Goal of the exercise. In the text on neural learning with logical constraints below, what are deep neural networks said to be known as?

NEURAL LEARNING WITH LOGICAL CONSTRAINTS

Recent advancements in machine learning are proven very effective in solving real-world problems

in various areas, such as vision and language. However, there are still remaining challenges.

First, machine learning models mostly fail to perform well on complex tasks where reasoning is

crucial [149] while human performance does not drop as much when more steps of reasoning

are required. Second, deep neural networks (DNNs) are known to be data-hungry, making them

struggle on tasks where the annotated data is scarce [87, 198]. Third, models often provide results

that are inconsistent [88, 57] even when they perform well on the task. Prior research has shown

that even large pre-trained language models performing well on a specific task may suffer from

inconsistent decisions and indicate unreliability when attacked under adversarial examples and

specialized test sets that evaluate their logical consistency [57, 113]. This is especially a major

concern when interpretability is required [106], or there are security concerns over applications

relying on the decisions of DNNs [19].

To address these challenges, one direction that the prior research has investigated is neuro-

symbolic approaches as a way to exploit both symbolic reasoning and sub-symbolic learning.

Entries shown.
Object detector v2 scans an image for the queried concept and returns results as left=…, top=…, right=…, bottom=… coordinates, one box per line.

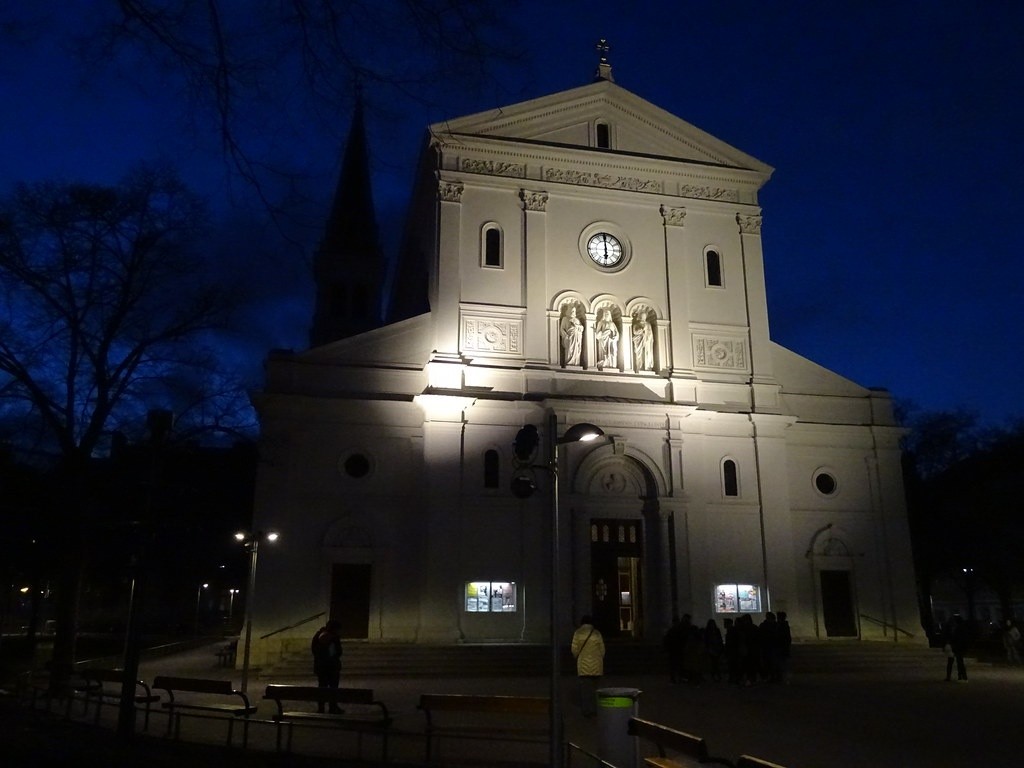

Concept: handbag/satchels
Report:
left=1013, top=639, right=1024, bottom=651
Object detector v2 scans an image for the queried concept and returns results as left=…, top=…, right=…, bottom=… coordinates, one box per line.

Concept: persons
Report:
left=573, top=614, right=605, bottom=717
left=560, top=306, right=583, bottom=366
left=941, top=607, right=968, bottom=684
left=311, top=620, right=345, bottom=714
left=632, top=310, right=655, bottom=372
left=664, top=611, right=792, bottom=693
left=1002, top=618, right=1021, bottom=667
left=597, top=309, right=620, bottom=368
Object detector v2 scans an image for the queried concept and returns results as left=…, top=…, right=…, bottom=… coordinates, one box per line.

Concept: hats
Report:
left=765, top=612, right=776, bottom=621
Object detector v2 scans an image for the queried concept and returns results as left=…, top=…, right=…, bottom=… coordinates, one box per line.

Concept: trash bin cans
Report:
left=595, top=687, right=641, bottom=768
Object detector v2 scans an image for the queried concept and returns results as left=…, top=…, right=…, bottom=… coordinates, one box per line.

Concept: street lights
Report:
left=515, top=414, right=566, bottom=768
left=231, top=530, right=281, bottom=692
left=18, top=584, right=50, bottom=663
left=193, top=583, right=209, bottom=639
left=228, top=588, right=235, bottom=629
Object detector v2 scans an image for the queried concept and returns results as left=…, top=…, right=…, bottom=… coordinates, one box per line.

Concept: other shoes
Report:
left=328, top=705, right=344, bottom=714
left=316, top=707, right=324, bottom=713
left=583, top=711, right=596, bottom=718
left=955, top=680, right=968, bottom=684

---

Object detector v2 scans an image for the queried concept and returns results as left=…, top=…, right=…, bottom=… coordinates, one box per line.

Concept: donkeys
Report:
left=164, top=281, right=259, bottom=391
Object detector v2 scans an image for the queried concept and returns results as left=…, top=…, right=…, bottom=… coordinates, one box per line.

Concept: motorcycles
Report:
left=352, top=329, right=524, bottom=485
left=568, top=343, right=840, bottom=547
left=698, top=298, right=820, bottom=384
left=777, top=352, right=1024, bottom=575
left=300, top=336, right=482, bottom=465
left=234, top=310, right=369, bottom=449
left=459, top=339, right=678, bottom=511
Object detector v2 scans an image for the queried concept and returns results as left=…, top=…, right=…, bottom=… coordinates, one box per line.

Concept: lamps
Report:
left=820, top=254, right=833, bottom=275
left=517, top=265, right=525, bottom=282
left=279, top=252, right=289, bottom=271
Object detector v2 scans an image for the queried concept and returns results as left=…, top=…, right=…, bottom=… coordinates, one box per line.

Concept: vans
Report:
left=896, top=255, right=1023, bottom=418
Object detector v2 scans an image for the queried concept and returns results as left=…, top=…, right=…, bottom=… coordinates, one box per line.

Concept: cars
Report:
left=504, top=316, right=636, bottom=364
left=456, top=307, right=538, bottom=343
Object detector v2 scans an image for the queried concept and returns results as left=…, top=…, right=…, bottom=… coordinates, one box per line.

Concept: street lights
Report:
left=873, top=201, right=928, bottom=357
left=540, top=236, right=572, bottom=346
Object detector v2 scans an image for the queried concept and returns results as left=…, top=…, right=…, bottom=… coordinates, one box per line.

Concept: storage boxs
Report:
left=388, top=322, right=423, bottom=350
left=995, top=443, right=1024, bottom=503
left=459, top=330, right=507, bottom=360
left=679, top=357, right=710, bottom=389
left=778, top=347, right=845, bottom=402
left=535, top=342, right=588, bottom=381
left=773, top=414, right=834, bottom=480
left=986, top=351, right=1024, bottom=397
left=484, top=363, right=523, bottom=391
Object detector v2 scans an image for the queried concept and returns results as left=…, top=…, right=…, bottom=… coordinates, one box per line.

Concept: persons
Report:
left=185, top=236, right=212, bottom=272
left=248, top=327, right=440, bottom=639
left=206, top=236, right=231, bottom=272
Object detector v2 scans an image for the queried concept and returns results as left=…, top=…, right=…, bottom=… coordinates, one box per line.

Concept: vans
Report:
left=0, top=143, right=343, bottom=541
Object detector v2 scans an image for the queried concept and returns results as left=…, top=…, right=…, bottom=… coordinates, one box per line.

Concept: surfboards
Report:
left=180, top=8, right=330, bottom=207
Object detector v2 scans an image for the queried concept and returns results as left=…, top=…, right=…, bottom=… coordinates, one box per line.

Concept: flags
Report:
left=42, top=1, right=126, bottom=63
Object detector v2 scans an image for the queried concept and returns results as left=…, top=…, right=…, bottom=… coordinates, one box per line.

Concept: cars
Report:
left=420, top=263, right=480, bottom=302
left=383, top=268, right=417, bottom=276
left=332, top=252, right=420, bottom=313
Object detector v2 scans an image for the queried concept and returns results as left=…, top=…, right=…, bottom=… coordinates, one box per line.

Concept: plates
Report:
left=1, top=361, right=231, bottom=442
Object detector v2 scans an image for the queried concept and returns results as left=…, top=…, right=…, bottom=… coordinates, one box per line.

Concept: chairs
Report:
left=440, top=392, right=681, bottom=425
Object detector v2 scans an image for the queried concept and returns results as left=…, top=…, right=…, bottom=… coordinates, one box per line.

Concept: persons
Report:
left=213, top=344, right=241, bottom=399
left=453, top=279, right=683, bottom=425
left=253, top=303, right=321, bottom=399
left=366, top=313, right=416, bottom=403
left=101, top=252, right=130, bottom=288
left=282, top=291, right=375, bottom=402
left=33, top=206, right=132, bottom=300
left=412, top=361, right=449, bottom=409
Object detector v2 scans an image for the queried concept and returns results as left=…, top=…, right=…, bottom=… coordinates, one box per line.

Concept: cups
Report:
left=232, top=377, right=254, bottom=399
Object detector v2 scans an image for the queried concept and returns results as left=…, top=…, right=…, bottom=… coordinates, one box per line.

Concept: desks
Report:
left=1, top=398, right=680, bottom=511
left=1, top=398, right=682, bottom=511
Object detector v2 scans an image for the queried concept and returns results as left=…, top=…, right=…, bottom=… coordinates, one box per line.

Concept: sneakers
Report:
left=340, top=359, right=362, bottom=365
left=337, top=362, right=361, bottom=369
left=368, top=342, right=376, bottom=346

Finished exercise. Data-hungry.